Pink planejou passar o resto do ano promovendo Funhouse, com uma pequena performance em várias cidades. A turnê oficial começa na Europa em fevereiro, e ela diz que espera tocar no Canadá com maior extensividade dessa vez.

No momento, os fãs estão curtindo o album e o video de So What, que traz Pink sem seguir um estilo exatamente.

“Foi tão divertido, meio amargo, mas realmente divertido,” ela diz. “Eu realmente trago a loucura para a mesa. Como você não pode dirigir um cortador de gramas na Sunset Boulevard enqüanto as pessoas estão te xingando? Eu sei como passar minhas manhãs de segunda-feira.”

Como Pink é uma resoluta patrocinadora da People for the Ethical Treatment of Animals (PETA), uma pergunta deve ser feita: Nenhum animal pequeno acidentalmente se machucou no caminho do cortador de gramas?

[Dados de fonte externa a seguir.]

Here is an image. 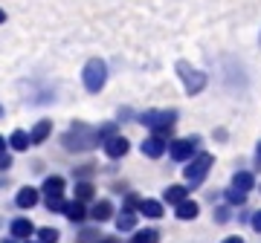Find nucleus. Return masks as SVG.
Returning <instances> with one entry per match:
<instances>
[{
  "label": "nucleus",
  "instance_id": "nucleus-1",
  "mask_svg": "<svg viewBox=\"0 0 261 243\" xmlns=\"http://www.w3.org/2000/svg\"><path fill=\"white\" fill-rule=\"evenodd\" d=\"M140 122L145 128H151L154 136L168 142L171 128H174V122H177V110H145V113H140Z\"/></svg>",
  "mask_w": 261,
  "mask_h": 243
},
{
  "label": "nucleus",
  "instance_id": "nucleus-2",
  "mask_svg": "<svg viewBox=\"0 0 261 243\" xmlns=\"http://www.w3.org/2000/svg\"><path fill=\"white\" fill-rule=\"evenodd\" d=\"M215 165V157L212 154H197L195 159H189L186 162V168H183V179H186V186L197 188V186H203V179L209 177V171H212Z\"/></svg>",
  "mask_w": 261,
  "mask_h": 243
},
{
  "label": "nucleus",
  "instance_id": "nucleus-3",
  "mask_svg": "<svg viewBox=\"0 0 261 243\" xmlns=\"http://www.w3.org/2000/svg\"><path fill=\"white\" fill-rule=\"evenodd\" d=\"M61 142H64L67 150H90L99 142V136H96V128H87L84 122H75L70 128V133H64Z\"/></svg>",
  "mask_w": 261,
  "mask_h": 243
},
{
  "label": "nucleus",
  "instance_id": "nucleus-4",
  "mask_svg": "<svg viewBox=\"0 0 261 243\" xmlns=\"http://www.w3.org/2000/svg\"><path fill=\"white\" fill-rule=\"evenodd\" d=\"M82 81H84V90L87 93H99L108 81V64L102 58H90L82 70Z\"/></svg>",
  "mask_w": 261,
  "mask_h": 243
},
{
  "label": "nucleus",
  "instance_id": "nucleus-5",
  "mask_svg": "<svg viewBox=\"0 0 261 243\" xmlns=\"http://www.w3.org/2000/svg\"><path fill=\"white\" fill-rule=\"evenodd\" d=\"M197 145H200V139H197V136L171 139V142H168V157L174 159V162H189V159L197 157Z\"/></svg>",
  "mask_w": 261,
  "mask_h": 243
},
{
  "label": "nucleus",
  "instance_id": "nucleus-6",
  "mask_svg": "<svg viewBox=\"0 0 261 243\" xmlns=\"http://www.w3.org/2000/svg\"><path fill=\"white\" fill-rule=\"evenodd\" d=\"M177 75L183 78V84H186V93L189 96H197L200 90L206 87V75L195 67H189L186 61H177Z\"/></svg>",
  "mask_w": 261,
  "mask_h": 243
},
{
  "label": "nucleus",
  "instance_id": "nucleus-7",
  "mask_svg": "<svg viewBox=\"0 0 261 243\" xmlns=\"http://www.w3.org/2000/svg\"><path fill=\"white\" fill-rule=\"evenodd\" d=\"M9 234L15 240H29V237L35 234V223H32L29 217H15L9 223Z\"/></svg>",
  "mask_w": 261,
  "mask_h": 243
},
{
  "label": "nucleus",
  "instance_id": "nucleus-8",
  "mask_svg": "<svg viewBox=\"0 0 261 243\" xmlns=\"http://www.w3.org/2000/svg\"><path fill=\"white\" fill-rule=\"evenodd\" d=\"M140 150H142V154H145L148 159H160V157H163V154L168 150V142L151 133V136H145V142L140 145Z\"/></svg>",
  "mask_w": 261,
  "mask_h": 243
},
{
  "label": "nucleus",
  "instance_id": "nucleus-9",
  "mask_svg": "<svg viewBox=\"0 0 261 243\" xmlns=\"http://www.w3.org/2000/svg\"><path fill=\"white\" fill-rule=\"evenodd\" d=\"M87 217H90L93 223H105V220H111V217H113V203H111V200H93V206L87 208Z\"/></svg>",
  "mask_w": 261,
  "mask_h": 243
},
{
  "label": "nucleus",
  "instance_id": "nucleus-10",
  "mask_svg": "<svg viewBox=\"0 0 261 243\" xmlns=\"http://www.w3.org/2000/svg\"><path fill=\"white\" fill-rule=\"evenodd\" d=\"M128 150H130V142L125 139L122 133H116V136H111V139L105 142V154H108L111 159H122Z\"/></svg>",
  "mask_w": 261,
  "mask_h": 243
},
{
  "label": "nucleus",
  "instance_id": "nucleus-11",
  "mask_svg": "<svg viewBox=\"0 0 261 243\" xmlns=\"http://www.w3.org/2000/svg\"><path fill=\"white\" fill-rule=\"evenodd\" d=\"M38 200H41V191L32 188V186H23L18 194H15V206H18V208H35Z\"/></svg>",
  "mask_w": 261,
  "mask_h": 243
},
{
  "label": "nucleus",
  "instance_id": "nucleus-12",
  "mask_svg": "<svg viewBox=\"0 0 261 243\" xmlns=\"http://www.w3.org/2000/svg\"><path fill=\"white\" fill-rule=\"evenodd\" d=\"M186 200H189V186H168L163 191V203H168V206H174V208L180 203H186Z\"/></svg>",
  "mask_w": 261,
  "mask_h": 243
},
{
  "label": "nucleus",
  "instance_id": "nucleus-13",
  "mask_svg": "<svg viewBox=\"0 0 261 243\" xmlns=\"http://www.w3.org/2000/svg\"><path fill=\"white\" fill-rule=\"evenodd\" d=\"M140 215H145L148 220H160V217L166 215V208H163V200H154V197H145L140 206Z\"/></svg>",
  "mask_w": 261,
  "mask_h": 243
},
{
  "label": "nucleus",
  "instance_id": "nucleus-14",
  "mask_svg": "<svg viewBox=\"0 0 261 243\" xmlns=\"http://www.w3.org/2000/svg\"><path fill=\"white\" fill-rule=\"evenodd\" d=\"M73 200H79V203H84V206H87V203H93V200H96V186H93V183H87V179H84V183H75Z\"/></svg>",
  "mask_w": 261,
  "mask_h": 243
},
{
  "label": "nucleus",
  "instance_id": "nucleus-15",
  "mask_svg": "<svg viewBox=\"0 0 261 243\" xmlns=\"http://www.w3.org/2000/svg\"><path fill=\"white\" fill-rule=\"evenodd\" d=\"M49 133H53V122H49V119H41L35 128L29 131V139H32V145H41V142H47Z\"/></svg>",
  "mask_w": 261,
  "mask_h": 243
},
{
  "label": "nucleus",
  "instance_id": "nucleus-16",
  "mask_svg": "<svg viewBox=\"0 0 261 243\" xmlns=\"http://www.w3.org/2000/svg\"><path fill=\"white\" fill-rule=\"evenodd\" d=\"M174 215H177V220H197L200 206H197L195 200H186V203H180V206L174 208Z\"/></svg>",
  "mask_w": 261,
  "mask_h": 243
},
{
  "label": "nucleus",
  "instance_id": "nucleus-17",
  "mask_svg": "<svg viewBox=\"0 0 261 243\" xmlns=\"http://www.w3.org/2000/svg\"><path fill=\"white\" fill-rule=\"evenodd\" d=\"M116 232H137V215L122 208L116 215Z\"/></svg>",
  "mask_w": 261,
  "mask_h": 243
},
{
  "label": "nucleus",
  "instance_id": "nucleus-18",
  "mask_svg": "<svg viewBox=\"0 0 261 243\" xmlns=\"http://www.w3.org/2000/svg\"><path fill=\"white\" fill-rule=\"evenodd\" d=\"M41 191H44V197L64 194V177H58V174H53V177H47V179H44V186H41Z\"/></svg>",
  "mask_w": 261,
  "mask_h": 243
},
{
  "label": "nucleus",
  "instance_id": "nucleus-19",
  "mask_svg": "<svg viewBox=\"0 0 261 243\" xmlns=\"http://www.w3.org/2000/svg\"><path fill=\"white\" fill-rule=\"evenodd\" d=\"M64 217L70 220V223H82L84 217H87V206H84V203H79V200H73V203H67Z\"/></svg>",
  "mask_w": 261,
  "mask_h": 243
},
{
  "label": "nucleus",
  "instance_id": "nucleus-20",
  "mask_svg": "<svg viewBox=\"0 0 261 243\" xmlns=\"http://www.w3.org/2000/svg\"><path fill=\"white\" fill-rule=\"evenodd\" d=\"M232 188H238V191H244V194H247V191H252V188H255V177H252L250 171H238V174L232 177Z\"/></svg>",
  "mask_w": 261,
  "mask_h": 243
},
{
  "label": "nucleus",
  "instance_id": "nucleus-21",
  "mask_svg": "<svg viewBox=\"0 0 261 243\" xmlns=\"http://www.w3.org/2000/svg\"><path fill=\"white\" fill-rule=\"evenodd\" d=\"M44 206H47L49 215H64L67 200H64V194H53V197H44Z\"/></svg>",
  "mask_w": 261,
  "mask_h": 243
},
{
  "label": "nucleus",
  "instance_id": "nucleus-22",
  "mask_svg": "<svg viewBox=\"0 0 261 243\" xmlns=\"http://www.w3.org/2000/svg\"><path fill=\"white\" fill-rule=\"evenodd\" d=\"M9 145H12V150H27L29 145H32V139H29V133H27V131H12Z\"/></svg>",
  "mask_w": 261,
  "mask_h": 243
},
{
  "label": "nucleus",
  "instance_id": "nucleus-23",
  "mask_svg": "<svg viewBox=\"0 0 261 243\" xmlns=\"http://www.w3.org/2000/svg\"><path fill=\"white\" fill-rule=\"evenodd\" d=\"M160 240V232L157 229H137L134 232V240L130 243H157Z\"/></svg>",
  "mask_w": 261,
  "mask_h": 243
},
{
  "label": "nucleus",
  "instance_id": "nucleus-24",
  "mask_svg": "<svg viewBox=\"0 0 261 243\" xmlns=\"http://www.w3.org/2000/svg\"><path fill=\"white\" fill-rule=\"evenodd\" d=\"M75 240H79V243H99V240H102V232H99V226H87V229L79 232Z\"/></svg>",
  "mask_w": 261,
  "mask_h": 243
},
{
  "label": "nucleus",
  "instance_id": "nucleus-25",
  "mask_svg": "<svg viewBox=\"0 0 261 243\" xmlns=\"http://www.w3.org/2000/svg\"><path fill=\"white\" fill-rule=\"evenodd\" d=\"M224 200H226V206H244V203H247V194L229 186V188L224 191Z\"/></svg>",
  "mask_w": 261,
  "mask_h": 243
},
{
  "label": "nucleus",
  "instance_id": "nucleus-26",
  "mask_svg": "<svg viewBox=\"0 0 261 243\" xmlns=\"http://www.w3.org/2000/svg\"><path fill=\"white\" fill-rule=\"evenodd\" d=\"M58 237H61V232L53 229V226H47V229L38 232V243H58Z\"/></svg>",
  "mask_w": 261,
  "mask_h": 243
},
{
  "label": "nucleus",
  "instance_id": "nucleus-27",
  "mask_svg": "<svg viewBox=\"0 0 261 243\" xmlns=\"http://www.w3.org/2000/svg\"><path fill=\"white\" fill-rule=\"evenodd\" d=\"M140 206H142V197L134 194V191H128L125 200H122V208H125V211H134V208H140Z\"/></svg>",
  "mask_w": 261,
  "mask_h": 243
},
{
  "label": "nucleus",
  "instance_id": "nucleus-28",
  "mask_svg": "<svg viewBox=\"0 0 261 243\" xmlns=\"http://www.w3.org/2000/svg\"><path fill=\"white\" fill-rule=\"evenodd\" d=\"M96 136H99V142H108L111 136H116V125H102V128H96Z\"/></svg>",
  "mask_w": 261,
  "mask_h": 243
},
{
  "label": "nucleus",
  "instance_id": "nucleus-29",
  "mask_svg": "<svg viewBox=\"0 0 261 243\" xmlns=\"http://www.w3.org/2000/svg\"><path fill=\"white\" fill-rule=\"evenodd\" d=\"M12 168V157L6 150H0V171H9Z\"/></svg>",
  "mask_w": 261,
  "mask_h": 243
},
{
  "label": "nucleus",
  "instance_id": "nucleus-30",
  "mask_svg": "<svg viewBox=\"0 0 261 243\" xmlns=\"http://www.w3.org/2000/svg\"><path fill=\"white\" fill-rule=\"evenodd\" d=\"M252 229H255V232H261V211H255V215H252Z\"/></svg>",
  "mask_w": 261,
  "mask_h": 243
},
{
  "label": "nucleus",
  "instance_id": "nucleus-31",
  "mask_svg": "<svg viewBox=\"0 0 261 243\" xmlns=\"http://www.w3.org/2000/svg\"><path fill=\"white\" fill-rule=\"evenodd\" d=\"M226 217H229V211H226V208H218V211H215V220H218V223H224Z\"/></svg>",
  "mask_w": 261,
  "mask_h": 243
},
{
  "label": "nucleus",
  "instance_id": "nucleus-32",
  "mask_svg": "<svg viewBox=\"0 0 261 243\" xmlns=\"http://www.w3.org/2000/svg\"><path fill=\"white\" fill-rule=\"evenodd\" d=\"M221 243H244V237L241 234H229V237H224Z\"/></svg>",
  "mask_w": 261,
  "mask_h": 243
},
{
  "label": "nucleus",
  "instance_id": "nucleus-33",
  "mask_svg": "<svg viewBox=\"0 0 261 243\" xmlns=\"http://www.w3.org/2000/svg\"><path fill=\"white\" fill-rule=\"evenodd\" d=\"M99 243H119V240H116V237H102Z\"/></svg>",
  "mask_w": 261,
  "mask_h": 243
},
{
  "label": "nucleus",
  "instance_id": "nucleus-34",
  "mask_svg": "<svg viewBox=\"0 0 261 243\" xmlns=\"http://www.w3.org/2000/svg\"><path fill=\"white\" fill-rule=\"evenodd\" d=\"M0 23H6V12L0 9Z\"/></svg>",
  "mask_w": 261,
  "mask_h": 243
},
{
  "label": "nucleus",
  "instance_id": "nucleus-35",
  "mask_svg": "<svg viewBox=\"0 0 261 243\" xmlns=\"http://www.w3.org/2000/svg\"><path fill=\"white\" fill-rule=\"evenodd\" d=\"M255 157H258V162H261V142H258V148H255Z\"/></svg>",
  "mask_w": 261,
  "mask_h": 243
},
{
  "label": "nucleus",
  "instance_id": "nucleus-36",
  "mask_svg": "<svg viewBox=\"0 0 261 243\" xmlns=\"http://www.w3.org/2000/svg\"><path fill=\"white\" fill-rule=\"evenodd\" d=\"M0 150H6V139L3 136H0Z\"/></svg>",
  "mask_w": 261,
  "mask_h": 243
},
{
  "label": "nucleus",
  "instance_id": "nucleus-37",
  "mask_svg": "<svg viewBox=\"0 0 261 243\" xmlns=\"http://www.w3.org/2000/svg\"><path fill=\"white\" fill-rule=\"evenodd\" d=\"M0 116H3V104H0Z\"/></svg>",
  "mask_w": 261,
  "mask_h": 243
},
{
  "label": "nucleus",
  "instance_id": "nucleus-38",
  "mask_svg": "<svg viewBox=\"0 0 261 243\" xmlns=\"http://www.w3.org/2000/svg\"><path fill=\"white\" fill-rule=\"evenodd\" d=\"M27 243H38V240H27Z\"/></svg>",
  "mask_w": 261,
  "mask_h": 243
},
{
  "label": "nucleus",
  "instance_id": "nucleus-39",
  "mask_svg": "<svg viewBox=\"0 0 261 243\" xmlns=\"http://www.w3.org/2000/svg\"><path fill=\"white\" fill-rule=\"evenodd\" d=\"M258 188H261V186H258Z\"/></svg>",
  "mask_w": 261,
  "mask_h": 243
}]
</instances>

“Definitivamente não”. Ela diz sem emoção facial. “Nenhum animal jamais seria machucado para fazer esse clipe.”

FATOS DE PINK:

– Nome: Alecia Beth Moore
– Nacimento: Dia 8 de setembro de 1979 em Deylestown, Penn.
– Primeira banda popular: Choice (O trio de R&B que contribuiu para a música Key To My Heart do esquecido filme de 1996, Kazaam, de Shaquille O’Neal.)
– Músicas marcantes: There You Go, Get The Party Started, Trouble, Just Like A Pill.
– Tattoos: Aproximadamente 22, incluindo vários símbolos japoneses, dragões, código de barras, espada afiada e retrato do seu cachorro.
– Citação memorável: “Quando eu estava na sétima série minha mãe me pegou fumando cigarros e para me punir ela me fez fumar o maço todo. Tudo que isso fez foi me deixar de saco cheio, porque eu não queria mais fumar.”